I have for a long time, probably since I was an ordinand myself, thought that the role of clergy contained an element of the ministry of John the Baptist. This has been traditionally crushed out of the role because the priority has been placed on a certain pastoral model of ministry in which notions of care and politeness have tended to trump any sense of being prophetic or radical. The danger for the church is that it so seeks to appease society that its message lacks anything that is uniquely of God, and so it becomes bland and irrelevant.
In the
post-Christian context of the modern Western world there is a need for us, as
the church of Christ, to again discover a prophetic voice that speaks out into
our society. John the Baptist provides a model of one who is a fierce critic of
the abuses within a society, and one who also points to Christ as the one who
is the solution to the ills of that society. Today, in modern Britain, we live
in a society that is utterly confused about what it believes to be important to
the extent that as a national community we seem to be politically
dysfunctional.
The root of
our problem is that our nation no longer has a meaningful narrative.

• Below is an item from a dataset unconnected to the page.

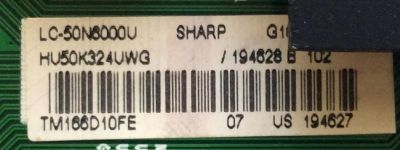 MAIN / SHARP 194628 / 194627 / RSAG7.820.6591/ROH / MODELO LC-50N6000U / PANEL HD500DU-B52(100)	 - Imagen 2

During the
world wars we portrayed ourselves as a Christian nation fighting the forces of
neo-paganism, and it was this Christianity that marked the setting up of the
NHS and the educational reforms of 1944. Today no such narrative is advanced by
government, and so it is unclear what undergirds our national thought process
beyond materialism, consumerism and self-interest, with political parties
competing to sell us an infantile and unrealistic vision of ever more provision
at ever decreasing cost. The results of such a vision are clear: outsourcing,
and a race to the bottom in terms of a wage structure that exploits the poor.
The church
has a real role in reminding our society of another narrative in which society,
community and mutual concern matter.